In any new relationship (a friend, a date, or a lover) there comes a moment where I have to choose how much of my experience to reveal. It has to happen at the right moment and in the correct tone. Failure to provide the proper emphasis leaves me open to ableism, well-intended but no less demeaning. There’s the unsophisticated questions (‘So what about you doesn’t work?’), the pointed way some people refuse to acknowledge my disability (‘You can’t even tell’) and the often embarrassing way people try to relate (‘That reminds me of the time I crashed my push bike’). I want to say: it’s fine to not know what something feels like. It’s fine to not relate to something. It’s fine to just listen.


'I woke up in an alien body I had to fight to control. Without any warning, my world was tiny and unfamiliar and all I could do was respond to this difference as best I could.'

With dating moved largely online, this all becomes an eccentric dance: how to hint at my disability before it comes up. I’m a detective, looking for clues that the person inside my phone is trustworthy: 


c: let’s meet at The Bank, I’ll buy you a beer 

x: haha sure 

c: though controversially I don’t drink 

x: … 

   wow that is controversial hey 

   why not? 

c: probs better explained in person haha 


If I say too much too early then I’m the gloomy oddball, someone governed by something that happened a decade ago.

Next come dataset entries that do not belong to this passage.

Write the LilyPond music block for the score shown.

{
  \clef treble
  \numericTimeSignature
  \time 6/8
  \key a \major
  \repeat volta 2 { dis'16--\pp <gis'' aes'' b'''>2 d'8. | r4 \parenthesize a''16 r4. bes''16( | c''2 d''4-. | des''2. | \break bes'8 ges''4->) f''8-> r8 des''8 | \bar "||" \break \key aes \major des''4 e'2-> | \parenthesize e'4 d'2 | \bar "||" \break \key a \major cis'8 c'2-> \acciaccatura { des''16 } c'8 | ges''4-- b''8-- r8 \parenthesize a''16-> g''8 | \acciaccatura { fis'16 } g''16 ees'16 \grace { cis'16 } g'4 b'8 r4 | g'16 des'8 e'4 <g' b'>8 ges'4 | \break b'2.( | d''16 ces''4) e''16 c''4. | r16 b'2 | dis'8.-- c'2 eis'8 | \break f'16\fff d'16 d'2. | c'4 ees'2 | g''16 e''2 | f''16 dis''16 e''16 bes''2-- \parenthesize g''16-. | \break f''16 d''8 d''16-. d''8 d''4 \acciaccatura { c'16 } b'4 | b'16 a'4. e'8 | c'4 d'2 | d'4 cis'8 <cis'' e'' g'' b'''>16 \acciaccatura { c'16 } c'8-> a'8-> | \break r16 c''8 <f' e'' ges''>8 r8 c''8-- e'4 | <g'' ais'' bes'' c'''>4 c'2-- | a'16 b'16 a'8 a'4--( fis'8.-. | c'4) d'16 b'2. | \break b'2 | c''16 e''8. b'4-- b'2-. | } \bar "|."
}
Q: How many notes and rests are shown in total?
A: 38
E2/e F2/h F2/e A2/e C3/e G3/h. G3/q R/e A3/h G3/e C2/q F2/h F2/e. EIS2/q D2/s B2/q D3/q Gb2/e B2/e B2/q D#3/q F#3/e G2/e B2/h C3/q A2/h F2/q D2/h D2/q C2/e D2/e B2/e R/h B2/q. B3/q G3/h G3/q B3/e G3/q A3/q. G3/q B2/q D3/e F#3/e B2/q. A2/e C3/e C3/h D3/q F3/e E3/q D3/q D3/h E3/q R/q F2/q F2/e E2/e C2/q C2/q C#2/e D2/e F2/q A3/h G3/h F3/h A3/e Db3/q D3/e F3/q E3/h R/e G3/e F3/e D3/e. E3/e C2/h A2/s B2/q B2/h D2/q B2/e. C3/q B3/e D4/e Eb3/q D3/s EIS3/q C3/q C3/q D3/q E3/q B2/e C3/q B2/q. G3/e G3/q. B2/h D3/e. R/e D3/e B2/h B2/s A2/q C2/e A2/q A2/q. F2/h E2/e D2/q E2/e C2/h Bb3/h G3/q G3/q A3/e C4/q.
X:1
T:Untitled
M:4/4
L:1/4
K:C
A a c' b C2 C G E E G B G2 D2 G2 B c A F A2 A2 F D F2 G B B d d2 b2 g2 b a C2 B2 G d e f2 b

Sometimes this works to my advantage: if I’m not vibing with someone I can lay My Truth on thick enough that they remove themselves from the equation. Still, it’s easy to scare people away or place myself in the ‘too hard’ basket. Or worse, my date reaches out, grabs my hand and simpers: ‘Thank you soooo much for trusting me with this. You’re so brave. Thank you.’

'Queer people know what it’s like to be judged and rejected and, in their own way, my lovers have helped me navigate myself.'

Then, should the date progress, there’s the awkwardness of intimacy. Halfway through dinner I’m already constructing over-explanations for my intermittent but obvious dissociation. ‘A combination of TBI-anxiety and nerve damage mean my body takes a while to catch up, but I promise, I’m having a great time.’ Despite all this, most of my experiences have been positive, even kind.


Queer people know what it’s like to be judged and rejected and, in their own way, my lovers have helped me navigate myself. They’ve been patient, listened, and prioritised my comfort, and helped me move away from an orgasm-oriented version of sex to one which values the joy of simply being with someone.


Though my body has mostly healed, my brain will likely never recover and the psychic damage of my disability is something with which I’m still learning to live. I’ve revealed myself to an uncountable number of people but it remains a moment of vulnerability: a pit in my stomach, words escaping my grasp. Here's this thing I cannot change, is that a dealbreaker for you?


Post accident, all I wanted was to be perceived as ‘normal’, a product of my own internalised ableism: ‘I’m disabled but not disabled disabled’. I saw disability as a pejorative rather than a fact, but over the past few years, I have become outspoken about the way I encounter the world. It’s not something I can change, but it’s not something I want to change. My disability is something I choose to share because it’s integral to understanding me, which is to say: this is a part of me, this matters to me, and hopefully to you too.